Aside from that, there is no limits in this law on clawbacks of other funds to make up the difference -- "Sure, you can keep your natural resource revenue, but you're going to lose all your other federal money." There's also nothing to say that money, once collected, can not be turned over to the federal government for redistribution to needier provinces. It also puts the constitution acts of 1867 and 1982 in potential conflict with eachother if a provincial government's reliance on resource revenue infringes on the federal government's constitutional obligation to provide equalisation, which I'm really not sure how to resolve, but the latter's assertion that any aspect of any law in conflict with it are invalid would provide the basis for calling the first constitution act unconstitutional under the second.

It's fundamentally against the spirit of federalism and equalisation for any province to greedily horde money because that province has natural resources that others do not.

I also see no reference to 'igneous' being a staunch liberal, though the point is irrelevant. One of the strengths of the liberal party, as compared to other parties, is that it accepts and encourages differences of opinion and debate within its ranks.

Canadian Publius writes at Sun Jul 30 14:14:51 2006...

I think you're bang on... I cannot figure out why natural resources should be excluded. Frinstance, why not exlcude manufacturing revenues in Ontario? Export related revenues in BC?

Its nuts.

Steve V writes at Sun Jul 30 19:45:06 2006...

With the embarrassing amount of money pouring into the tarsands, it effectively makes Alberta "bust" proof. Even if the price drops, need will trump and expansion is guaranteed.

cdlu writes at Mon Jul 31 09:12:30 2006...

Steve V, perhaps, but I can see a large number of scenarios that could cause an economic collapse in Alberta. From least to most likely, in my view:

1 - World dependence on oil is weakened as we finally wake up and smell alternative energy.

2 - Tar sand production is deemed too environmentally destructive, with its 80kg/barrel of greenhouse gasses and the huge water reserves and natural areas being destroyed by the production.

3 - Production reaching 1:1 barrels needed per barrels produced.

4 - The economy outgrowing itself. Right now, the worker shortage in Alberta is phenomenal. As the mass migration continues, a light slump in the economy for any of the other reasons (or any other reason) will be greatly magnified.

Remember, it's the one you don't see that gets you.

Sheila writes at Mon Jul 31 10:04:47 2006...

You bring up important points, but, as usual, there are a lot more factors involved. Equalisation is only the tip of the iceberg of pan-Canadian bones of contention. Lets look at another product of the tar sands: greenhouse gases. The amount produced by Alberta and the dirty industrial processes required to extract and refine the oil from the tar sands get equalised with the amount produced in other provinces, many working hard to reduce emissions. It is because of Alberta that Canadas emissions have risen so precipitously and Kyoto targets are unattainable. Can we not, in the spirit of keeping their resources to themselves, demand that Alberta keep their emissions to themselves, too?

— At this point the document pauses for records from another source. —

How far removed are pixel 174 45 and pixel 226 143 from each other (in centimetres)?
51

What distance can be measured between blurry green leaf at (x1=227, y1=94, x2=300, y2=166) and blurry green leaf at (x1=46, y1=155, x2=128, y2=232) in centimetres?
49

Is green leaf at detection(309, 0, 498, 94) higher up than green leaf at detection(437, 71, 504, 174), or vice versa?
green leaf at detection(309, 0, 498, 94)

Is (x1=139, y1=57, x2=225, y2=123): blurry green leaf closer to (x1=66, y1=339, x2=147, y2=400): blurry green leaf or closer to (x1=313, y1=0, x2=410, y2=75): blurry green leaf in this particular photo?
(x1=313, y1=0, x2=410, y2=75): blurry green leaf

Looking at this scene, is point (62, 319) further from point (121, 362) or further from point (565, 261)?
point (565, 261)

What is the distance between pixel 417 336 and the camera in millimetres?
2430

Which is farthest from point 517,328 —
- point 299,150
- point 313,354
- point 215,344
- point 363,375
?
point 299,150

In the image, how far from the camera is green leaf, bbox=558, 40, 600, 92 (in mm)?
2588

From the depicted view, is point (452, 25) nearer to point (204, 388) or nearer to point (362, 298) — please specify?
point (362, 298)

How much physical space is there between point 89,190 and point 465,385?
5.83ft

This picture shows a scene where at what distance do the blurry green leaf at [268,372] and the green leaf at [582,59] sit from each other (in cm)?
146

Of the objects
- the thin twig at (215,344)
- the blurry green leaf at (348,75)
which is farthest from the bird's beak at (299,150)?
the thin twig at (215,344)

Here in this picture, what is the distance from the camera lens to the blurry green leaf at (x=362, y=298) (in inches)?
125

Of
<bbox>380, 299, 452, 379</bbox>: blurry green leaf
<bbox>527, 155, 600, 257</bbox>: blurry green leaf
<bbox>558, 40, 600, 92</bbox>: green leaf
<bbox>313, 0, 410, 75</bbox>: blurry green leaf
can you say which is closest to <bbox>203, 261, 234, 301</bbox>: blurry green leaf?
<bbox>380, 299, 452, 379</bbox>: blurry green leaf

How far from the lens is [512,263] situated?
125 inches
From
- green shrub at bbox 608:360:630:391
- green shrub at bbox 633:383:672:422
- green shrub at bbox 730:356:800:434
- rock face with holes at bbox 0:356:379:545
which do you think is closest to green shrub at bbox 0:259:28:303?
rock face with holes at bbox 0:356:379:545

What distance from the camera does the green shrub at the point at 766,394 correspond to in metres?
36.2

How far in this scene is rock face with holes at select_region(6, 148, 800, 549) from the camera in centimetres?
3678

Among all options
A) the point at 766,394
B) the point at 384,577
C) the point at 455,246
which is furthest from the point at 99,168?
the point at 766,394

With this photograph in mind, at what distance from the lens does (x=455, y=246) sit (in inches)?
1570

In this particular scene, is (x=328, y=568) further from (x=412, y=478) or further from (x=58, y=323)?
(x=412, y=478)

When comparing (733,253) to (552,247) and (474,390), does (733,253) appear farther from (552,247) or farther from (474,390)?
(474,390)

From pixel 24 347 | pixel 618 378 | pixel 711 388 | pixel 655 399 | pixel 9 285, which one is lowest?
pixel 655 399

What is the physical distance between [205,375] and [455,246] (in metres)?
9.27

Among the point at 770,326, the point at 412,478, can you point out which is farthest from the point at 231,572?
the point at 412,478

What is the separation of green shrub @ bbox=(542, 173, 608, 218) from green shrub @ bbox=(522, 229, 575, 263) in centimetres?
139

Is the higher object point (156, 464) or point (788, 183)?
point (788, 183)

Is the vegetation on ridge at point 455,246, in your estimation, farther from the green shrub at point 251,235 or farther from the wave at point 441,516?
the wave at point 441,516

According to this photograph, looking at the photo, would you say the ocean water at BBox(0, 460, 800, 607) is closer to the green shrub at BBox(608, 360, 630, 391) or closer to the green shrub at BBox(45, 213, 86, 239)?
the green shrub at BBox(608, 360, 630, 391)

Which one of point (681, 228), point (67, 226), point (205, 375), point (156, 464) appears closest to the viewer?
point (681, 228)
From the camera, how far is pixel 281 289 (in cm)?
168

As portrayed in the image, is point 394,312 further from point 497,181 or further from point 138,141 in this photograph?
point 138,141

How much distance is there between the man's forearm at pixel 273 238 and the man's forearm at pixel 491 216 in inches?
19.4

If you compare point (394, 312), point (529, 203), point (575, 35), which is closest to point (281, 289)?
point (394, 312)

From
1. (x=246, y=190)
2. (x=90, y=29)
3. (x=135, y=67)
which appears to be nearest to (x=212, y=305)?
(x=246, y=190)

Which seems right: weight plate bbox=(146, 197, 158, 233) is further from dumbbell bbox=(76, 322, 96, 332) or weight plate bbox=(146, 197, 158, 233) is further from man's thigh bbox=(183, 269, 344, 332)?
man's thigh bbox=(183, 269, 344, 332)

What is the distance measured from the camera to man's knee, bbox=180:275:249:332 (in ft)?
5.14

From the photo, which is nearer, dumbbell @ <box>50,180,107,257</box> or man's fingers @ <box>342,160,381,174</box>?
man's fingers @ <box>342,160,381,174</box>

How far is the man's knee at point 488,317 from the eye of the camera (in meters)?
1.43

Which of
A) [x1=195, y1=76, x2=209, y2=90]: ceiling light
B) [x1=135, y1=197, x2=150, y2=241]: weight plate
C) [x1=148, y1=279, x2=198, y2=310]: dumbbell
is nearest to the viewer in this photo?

Joseph writes at Mon Jul 31 21:54:46 2006...

Perhaps equalization should be examined in light of Kyoto carbon sharing. Alberta emissions skew our Kyoto protocol objectives making efforts to reduce total emissions very difficult. We all end up being painted with the same brush. Also, Canada's currency exchange is skewed by a dollar bolstered by oil revenues that make manufacturing prices less competitive on the export market.

Are we all in this together, or are we only Canadians when we need something and regionalists when we don't?